═══ Supplied text
Chasseneuil-du-Poitou (/fr/, literally Chasseneuil of Poitou) is a commune in the Vienne department, administrative region of Nouvelle-Aquitaine, western France.

It lies 7 km north of the centre of Poitiers. Its inhabitants are called the Chasseneuillais.

Chasseneuil-du-Poitou is the home of the Parc du Futuroscope, and the Technopole du Futuroscope, making up part of the École nationale supérieure de mécanique et d'aérotechnique de Poitiers (Poitiers' National superior school of mechanics and aeronautics).

Former French Prime Minister and Senator Jean-Pierre Raffarin served as assistant to the Mayor between 1995 and 2001.

==Economy==
The economy has largely depended on tourism since the construction 20 years ago of the Futuroscope park, although in addition to this, it is the home of part of the Futuroscope Technopole, which holds 200 high tech businesses, and helps educate 2,000 students. The American company SAFT has a factory in the town, which furnishes a large part of the European battery market.

Because of the presence of the park and technopole, a new TGV station, "Gare du Futuroscope", was built in 2000. It is served by up to 40 trains per day.
══════
Your instructions
Rename "Chasseneuillais" to "people of Chasseneuil" and write out the text about Chasseneuil-du-Poitou, starting with "Chasseneuil-du-Poitou (/fr/, literally" and going on through "mechanics and aeronautics).". The material after this has no connection to the text about Chasseneuil-du-Poitou.
═══ Supplied records
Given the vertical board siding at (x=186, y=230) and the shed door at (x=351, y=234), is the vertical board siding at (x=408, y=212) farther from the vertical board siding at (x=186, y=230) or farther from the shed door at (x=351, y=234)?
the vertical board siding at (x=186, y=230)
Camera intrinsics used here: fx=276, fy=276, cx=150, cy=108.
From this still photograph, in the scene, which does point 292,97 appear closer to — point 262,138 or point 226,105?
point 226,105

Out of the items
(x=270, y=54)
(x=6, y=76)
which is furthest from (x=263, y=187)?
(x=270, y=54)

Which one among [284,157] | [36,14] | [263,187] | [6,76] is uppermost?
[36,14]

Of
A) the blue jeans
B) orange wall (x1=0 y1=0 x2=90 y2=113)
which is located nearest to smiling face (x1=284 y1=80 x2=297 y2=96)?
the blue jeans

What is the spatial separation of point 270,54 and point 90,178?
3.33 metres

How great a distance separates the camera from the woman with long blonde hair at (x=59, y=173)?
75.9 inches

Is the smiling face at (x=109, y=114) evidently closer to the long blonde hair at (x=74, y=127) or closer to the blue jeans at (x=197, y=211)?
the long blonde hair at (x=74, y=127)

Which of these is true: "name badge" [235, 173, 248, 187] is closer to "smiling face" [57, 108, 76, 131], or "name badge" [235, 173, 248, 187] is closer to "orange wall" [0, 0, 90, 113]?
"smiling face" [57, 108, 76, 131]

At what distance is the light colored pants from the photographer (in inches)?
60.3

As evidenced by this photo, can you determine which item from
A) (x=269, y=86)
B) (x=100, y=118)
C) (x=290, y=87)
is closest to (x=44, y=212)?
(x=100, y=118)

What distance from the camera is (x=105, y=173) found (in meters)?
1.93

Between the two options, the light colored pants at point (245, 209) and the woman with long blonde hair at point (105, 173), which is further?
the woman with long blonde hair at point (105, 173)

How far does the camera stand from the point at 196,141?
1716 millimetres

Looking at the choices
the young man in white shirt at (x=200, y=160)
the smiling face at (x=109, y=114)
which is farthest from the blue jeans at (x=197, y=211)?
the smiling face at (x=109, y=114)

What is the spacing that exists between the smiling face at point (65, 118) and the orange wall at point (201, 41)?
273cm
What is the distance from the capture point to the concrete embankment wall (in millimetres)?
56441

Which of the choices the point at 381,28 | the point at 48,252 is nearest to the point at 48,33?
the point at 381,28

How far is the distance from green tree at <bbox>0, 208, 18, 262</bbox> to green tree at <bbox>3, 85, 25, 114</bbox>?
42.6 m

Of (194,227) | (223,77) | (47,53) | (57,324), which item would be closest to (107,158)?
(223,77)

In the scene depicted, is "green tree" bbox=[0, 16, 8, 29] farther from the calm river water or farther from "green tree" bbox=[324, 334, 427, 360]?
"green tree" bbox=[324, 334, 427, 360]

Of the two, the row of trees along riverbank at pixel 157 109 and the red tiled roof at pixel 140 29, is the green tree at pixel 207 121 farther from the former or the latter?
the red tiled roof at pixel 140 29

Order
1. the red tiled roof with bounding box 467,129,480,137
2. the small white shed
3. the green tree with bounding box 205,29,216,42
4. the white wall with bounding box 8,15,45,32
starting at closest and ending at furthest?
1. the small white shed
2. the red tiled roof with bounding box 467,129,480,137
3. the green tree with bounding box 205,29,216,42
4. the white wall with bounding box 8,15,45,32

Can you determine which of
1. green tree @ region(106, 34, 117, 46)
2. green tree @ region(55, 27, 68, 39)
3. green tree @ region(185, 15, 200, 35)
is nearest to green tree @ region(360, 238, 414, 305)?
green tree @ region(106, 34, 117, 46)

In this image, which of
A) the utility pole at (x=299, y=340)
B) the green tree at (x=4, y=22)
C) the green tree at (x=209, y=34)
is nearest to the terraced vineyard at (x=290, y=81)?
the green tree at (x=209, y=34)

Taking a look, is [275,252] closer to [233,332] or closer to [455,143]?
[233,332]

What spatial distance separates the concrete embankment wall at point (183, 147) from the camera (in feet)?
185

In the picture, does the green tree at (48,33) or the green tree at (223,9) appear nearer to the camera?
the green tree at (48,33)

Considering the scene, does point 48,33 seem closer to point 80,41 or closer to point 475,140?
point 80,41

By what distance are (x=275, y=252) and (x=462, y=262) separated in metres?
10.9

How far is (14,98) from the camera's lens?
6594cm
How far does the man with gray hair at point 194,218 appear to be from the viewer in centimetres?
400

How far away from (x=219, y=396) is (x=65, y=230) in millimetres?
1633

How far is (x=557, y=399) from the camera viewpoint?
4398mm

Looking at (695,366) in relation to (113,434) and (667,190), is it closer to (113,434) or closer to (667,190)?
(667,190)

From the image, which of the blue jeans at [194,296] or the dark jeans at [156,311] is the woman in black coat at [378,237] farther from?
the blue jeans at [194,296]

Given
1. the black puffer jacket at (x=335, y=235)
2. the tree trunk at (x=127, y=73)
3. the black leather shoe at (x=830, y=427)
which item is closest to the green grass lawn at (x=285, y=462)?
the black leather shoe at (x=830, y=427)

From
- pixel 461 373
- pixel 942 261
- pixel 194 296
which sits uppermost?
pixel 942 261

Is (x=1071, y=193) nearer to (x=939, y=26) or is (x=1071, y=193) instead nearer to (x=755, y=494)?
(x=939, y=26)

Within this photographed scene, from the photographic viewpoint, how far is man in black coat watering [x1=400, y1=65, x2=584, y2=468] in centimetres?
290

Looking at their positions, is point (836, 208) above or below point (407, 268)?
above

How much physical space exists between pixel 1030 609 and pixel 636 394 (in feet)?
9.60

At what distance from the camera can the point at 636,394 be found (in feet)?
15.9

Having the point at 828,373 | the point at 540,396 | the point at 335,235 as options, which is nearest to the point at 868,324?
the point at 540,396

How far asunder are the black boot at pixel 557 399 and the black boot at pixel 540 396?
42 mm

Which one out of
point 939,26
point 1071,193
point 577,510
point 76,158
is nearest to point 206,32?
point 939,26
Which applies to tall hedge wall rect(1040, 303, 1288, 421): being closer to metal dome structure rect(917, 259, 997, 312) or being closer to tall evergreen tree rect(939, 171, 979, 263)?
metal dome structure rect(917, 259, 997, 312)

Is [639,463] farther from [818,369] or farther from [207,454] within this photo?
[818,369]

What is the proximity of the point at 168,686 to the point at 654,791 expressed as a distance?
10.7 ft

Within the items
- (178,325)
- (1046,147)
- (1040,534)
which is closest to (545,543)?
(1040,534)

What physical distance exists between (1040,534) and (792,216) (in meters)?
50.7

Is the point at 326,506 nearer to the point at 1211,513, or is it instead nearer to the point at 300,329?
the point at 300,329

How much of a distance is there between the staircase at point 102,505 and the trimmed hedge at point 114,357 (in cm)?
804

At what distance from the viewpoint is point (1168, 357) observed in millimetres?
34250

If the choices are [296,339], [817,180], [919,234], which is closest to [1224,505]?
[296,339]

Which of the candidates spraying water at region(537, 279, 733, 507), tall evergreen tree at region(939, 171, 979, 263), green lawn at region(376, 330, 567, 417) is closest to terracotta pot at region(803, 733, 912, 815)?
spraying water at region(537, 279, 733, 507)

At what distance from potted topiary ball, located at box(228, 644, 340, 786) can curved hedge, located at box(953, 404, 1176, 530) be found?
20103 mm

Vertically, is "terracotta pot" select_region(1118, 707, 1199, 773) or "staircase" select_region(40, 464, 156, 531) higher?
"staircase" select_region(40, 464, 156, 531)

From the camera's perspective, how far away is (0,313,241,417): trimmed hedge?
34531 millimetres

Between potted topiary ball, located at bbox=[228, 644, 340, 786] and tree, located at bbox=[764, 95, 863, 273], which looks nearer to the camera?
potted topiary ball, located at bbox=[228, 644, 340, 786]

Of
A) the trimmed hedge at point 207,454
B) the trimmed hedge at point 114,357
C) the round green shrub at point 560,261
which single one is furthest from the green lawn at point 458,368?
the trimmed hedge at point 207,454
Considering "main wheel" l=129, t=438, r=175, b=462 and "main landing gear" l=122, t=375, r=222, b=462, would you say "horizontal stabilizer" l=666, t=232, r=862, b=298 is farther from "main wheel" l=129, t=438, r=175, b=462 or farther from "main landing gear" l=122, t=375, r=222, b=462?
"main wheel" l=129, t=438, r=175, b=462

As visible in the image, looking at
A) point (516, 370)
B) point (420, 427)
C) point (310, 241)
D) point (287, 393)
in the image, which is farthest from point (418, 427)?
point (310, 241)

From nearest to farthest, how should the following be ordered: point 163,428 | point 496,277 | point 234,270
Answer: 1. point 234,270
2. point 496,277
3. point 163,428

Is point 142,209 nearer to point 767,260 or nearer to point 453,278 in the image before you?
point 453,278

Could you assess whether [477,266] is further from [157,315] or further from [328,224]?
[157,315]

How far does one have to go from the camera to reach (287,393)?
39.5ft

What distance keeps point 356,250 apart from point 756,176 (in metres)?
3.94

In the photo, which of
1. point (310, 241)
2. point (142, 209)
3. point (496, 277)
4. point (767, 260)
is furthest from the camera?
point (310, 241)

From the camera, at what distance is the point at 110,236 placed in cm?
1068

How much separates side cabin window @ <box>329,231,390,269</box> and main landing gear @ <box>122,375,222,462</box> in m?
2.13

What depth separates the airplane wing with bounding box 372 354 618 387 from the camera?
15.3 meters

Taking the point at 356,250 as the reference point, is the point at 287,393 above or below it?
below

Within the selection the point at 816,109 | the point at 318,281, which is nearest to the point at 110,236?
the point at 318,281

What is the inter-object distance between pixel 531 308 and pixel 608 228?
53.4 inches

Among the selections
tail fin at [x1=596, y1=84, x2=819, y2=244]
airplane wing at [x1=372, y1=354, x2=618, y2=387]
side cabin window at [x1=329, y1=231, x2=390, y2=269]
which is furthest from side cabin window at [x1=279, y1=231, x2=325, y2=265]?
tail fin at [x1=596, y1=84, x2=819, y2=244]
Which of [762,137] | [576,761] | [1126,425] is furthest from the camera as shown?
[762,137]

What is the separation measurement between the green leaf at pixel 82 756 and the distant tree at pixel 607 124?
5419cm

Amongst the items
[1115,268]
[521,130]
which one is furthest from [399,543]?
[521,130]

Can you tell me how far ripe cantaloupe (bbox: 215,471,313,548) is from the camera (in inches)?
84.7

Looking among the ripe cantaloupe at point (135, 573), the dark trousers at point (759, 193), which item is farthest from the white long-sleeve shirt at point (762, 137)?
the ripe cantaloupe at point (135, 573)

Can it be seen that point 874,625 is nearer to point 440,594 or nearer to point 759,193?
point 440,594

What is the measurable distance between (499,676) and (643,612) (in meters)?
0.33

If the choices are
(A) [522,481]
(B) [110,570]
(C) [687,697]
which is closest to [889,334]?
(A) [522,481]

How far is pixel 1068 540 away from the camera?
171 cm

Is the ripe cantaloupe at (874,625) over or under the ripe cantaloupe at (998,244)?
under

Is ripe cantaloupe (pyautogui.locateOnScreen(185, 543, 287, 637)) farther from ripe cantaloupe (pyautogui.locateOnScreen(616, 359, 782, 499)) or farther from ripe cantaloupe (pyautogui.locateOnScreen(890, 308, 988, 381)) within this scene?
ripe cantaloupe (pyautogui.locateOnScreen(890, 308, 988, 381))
══════
Task response
Chasseneuil-du-Poitou (/fr/, literally Chasseneuil of Poitou) is a commune in the Vienne department, administrative region of Nouvelle-Aquitaine, western France.

It lies 7 km north of the centre of Poitiers. Its inhabitants are called the people of Chasseneuil.

Chasseneuil-du-Poitou is the home of the Parc du Futuroscope, and the Technopole du Futuroscope, making up part of the École nationale supérieure de mécanique et d'aérotechnique de Poitiers (Poitiers' National superior school of mechanics and aeronautics).